### [BRIEF]
Please return the records below exactly as they appear, leaving every picture out.
= Beginning of Section =
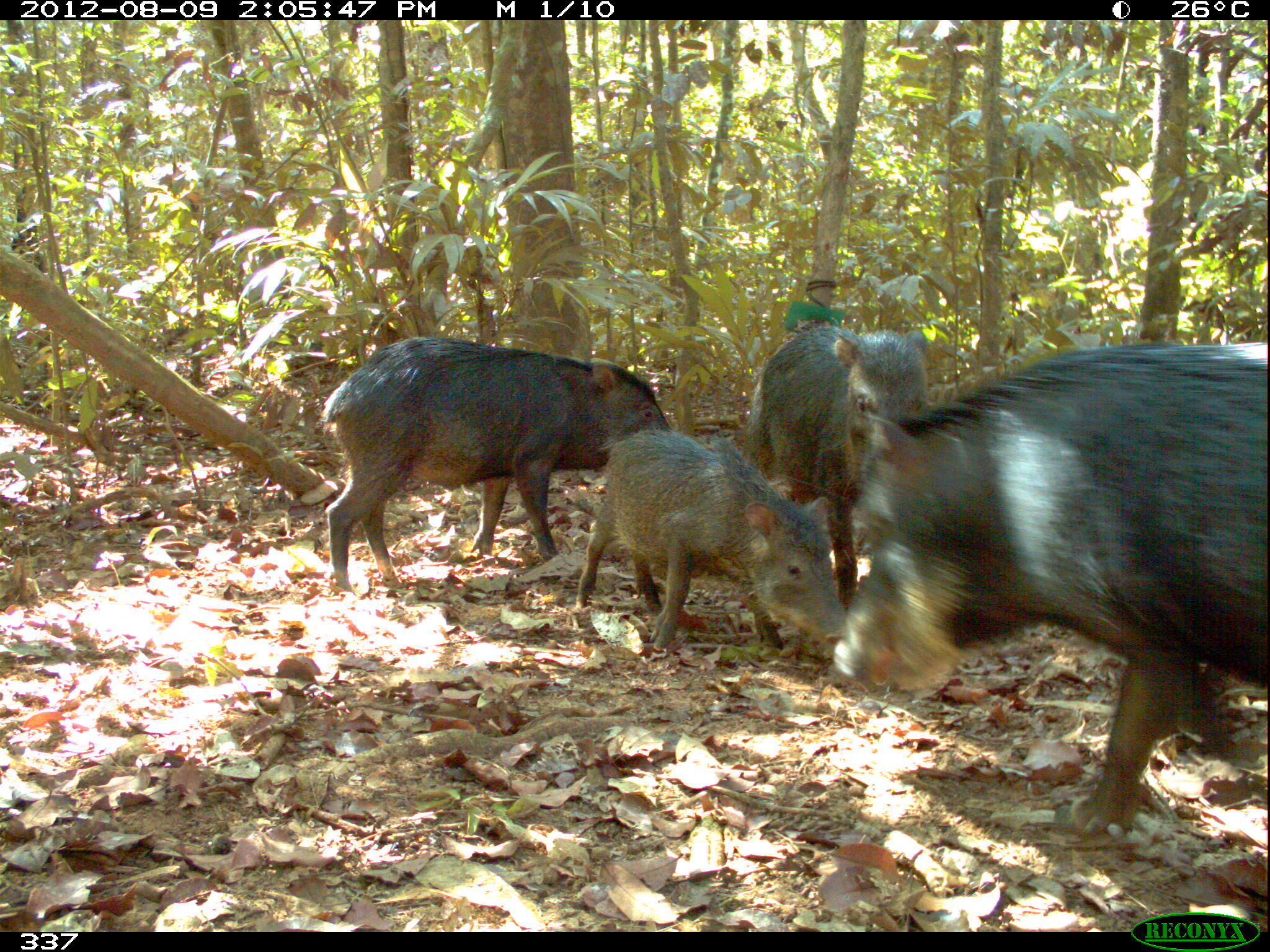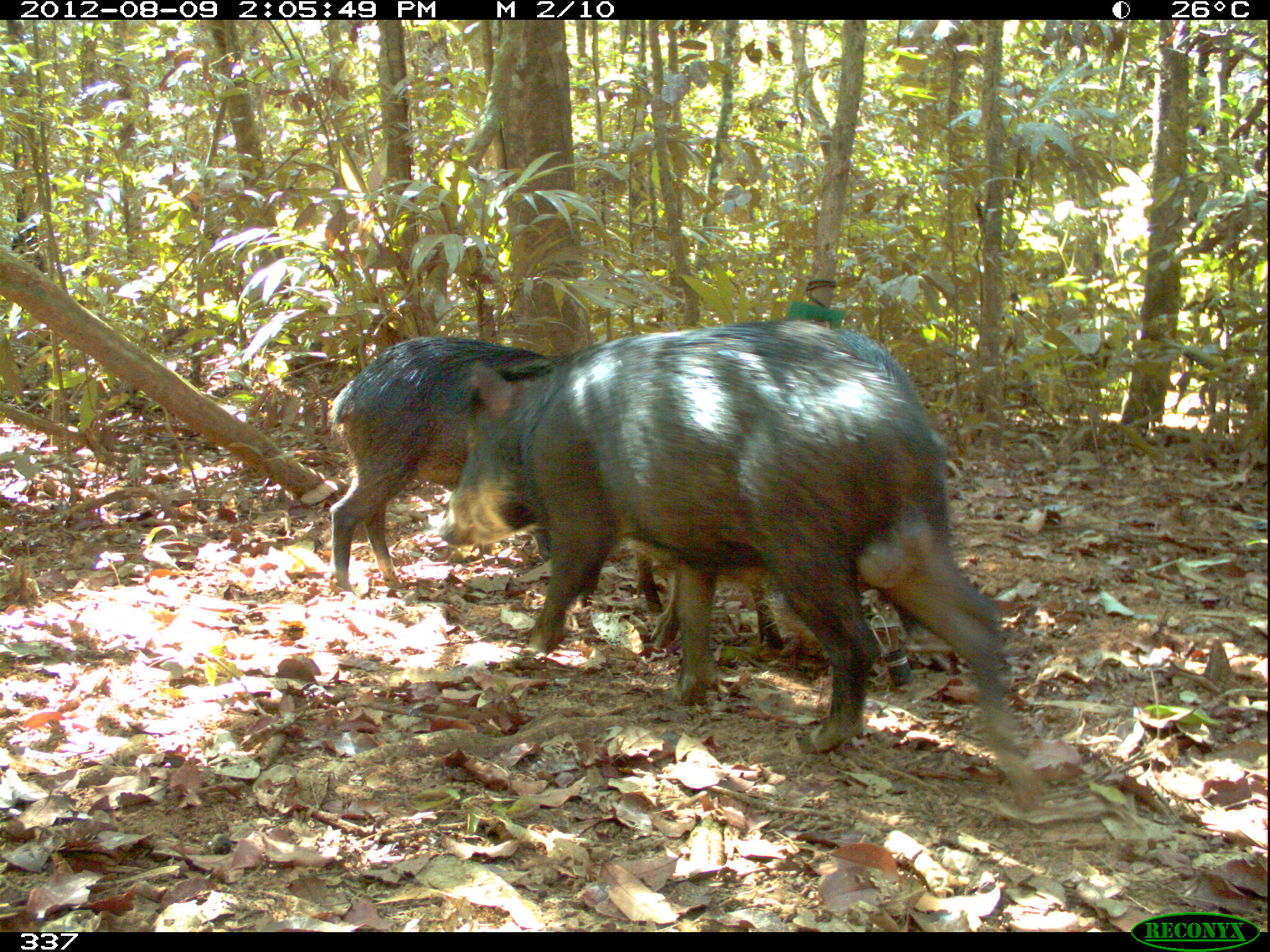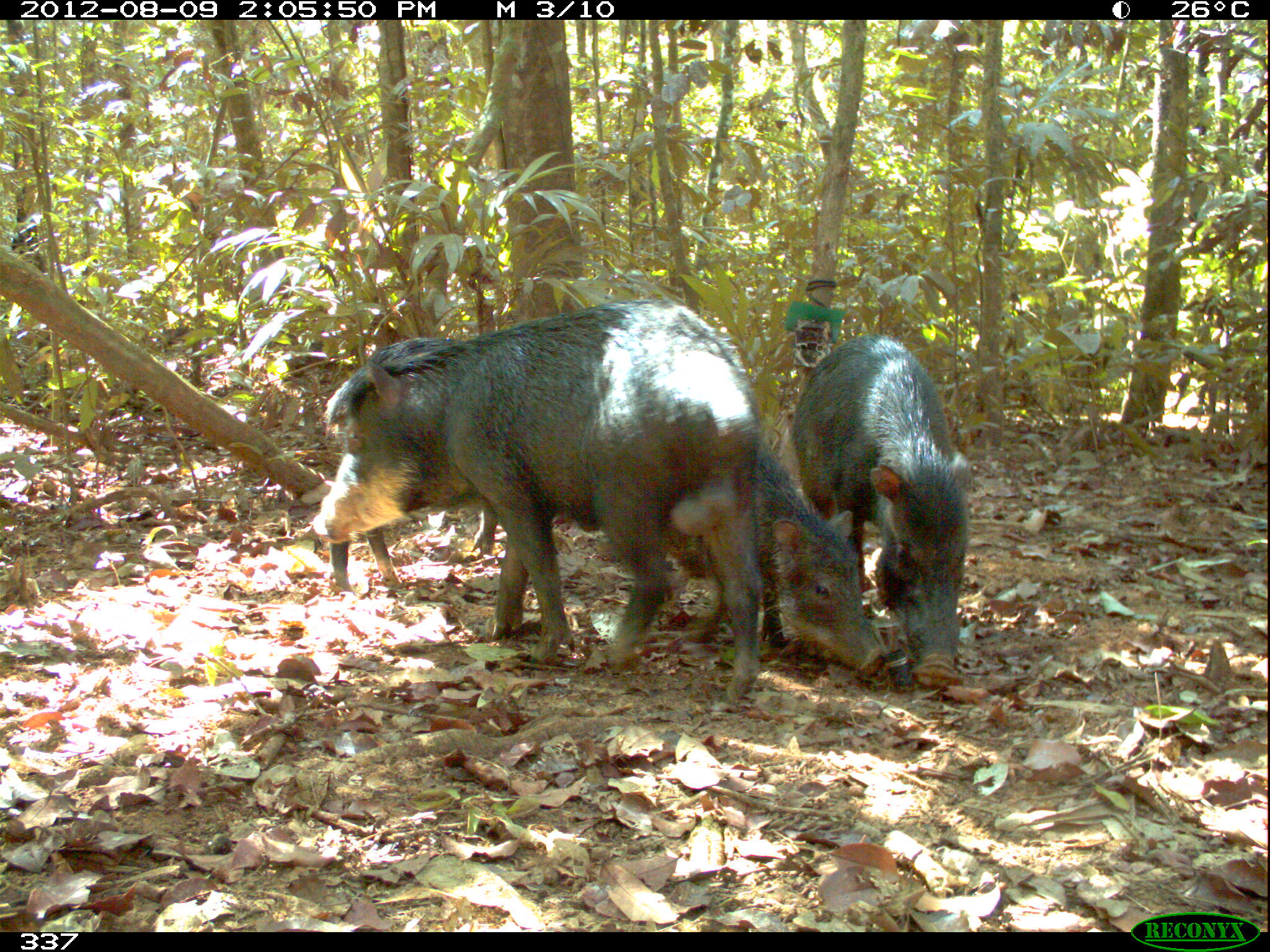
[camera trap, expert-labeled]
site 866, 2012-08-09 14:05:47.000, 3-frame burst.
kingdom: Animalia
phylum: Chordata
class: Mammalia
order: Artiodactyla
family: Tayassuidae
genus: Tayassu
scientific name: Tayassu pecari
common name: white-lipped peccary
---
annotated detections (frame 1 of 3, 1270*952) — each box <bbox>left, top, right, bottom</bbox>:
tayassu pecari: <bbox>827, 341, 1270, 839</bbox>; <bbox>320, 334, 676, 593</bbox>; <bbox>573, 427, 850, 653</bbox>; <bbox>745, 327, 930, 608</bbox>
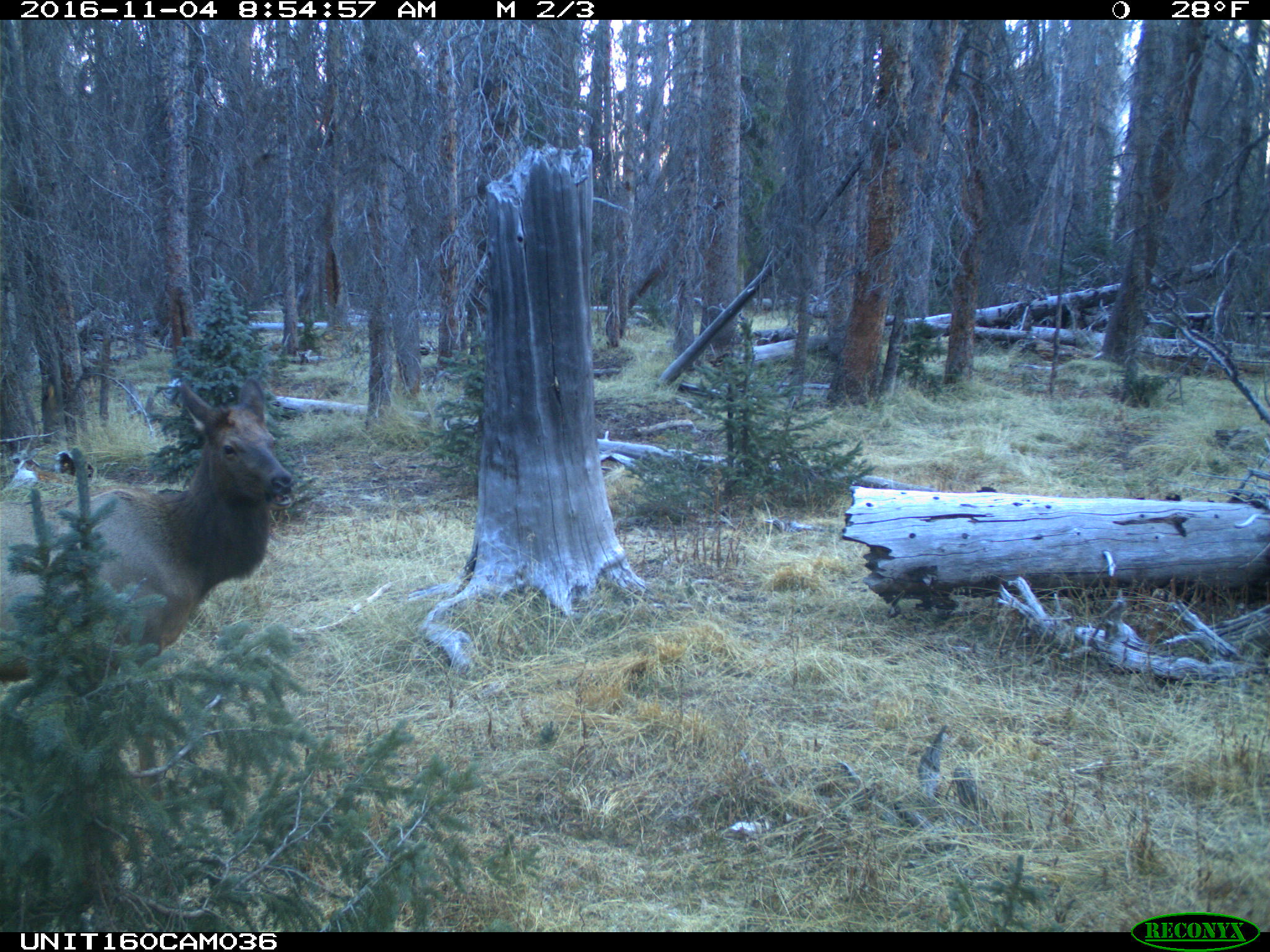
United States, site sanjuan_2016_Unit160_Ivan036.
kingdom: Animalia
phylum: Chordata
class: Mammalia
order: Artiodactyla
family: Cervidae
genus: Cervus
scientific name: Cervus elaphus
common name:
= End of Section =
### [WRITTEN SOLUTION]
[camera trap, expert-labeled]
site 866, 2012-08-09 14:05:47.000, 3-frame burst.
kingdom: Animalia
phylum: Chordata
class: Mammalia
order: Artiodactyla
family: Tayassuidae
genus: Tayassu
scientific name: Tayassu pecari
common name: white-lipped peccary
---
annotated detections (frame 1 of 3, 1270*952) — each box <bbox>left, top, right, bottom</bbox>:
tayassu pecari: <bbox>827, 341, 1270, 839</bbox>; <bbox>320, 334, 676, 593</bbox>; <bbox>573, 427, 850, 653</bbox>; <bbox>745, 327, 930, 608</bbox>
United States, site sanjuan_2016_Unit160_Ivan036.
kingdom: Animalia
phylum: Chordata
class: Mammalia
order: Artiodactyla
family: Cervidae
genus: Cervus
scientific name: Cervus elaphus
common name:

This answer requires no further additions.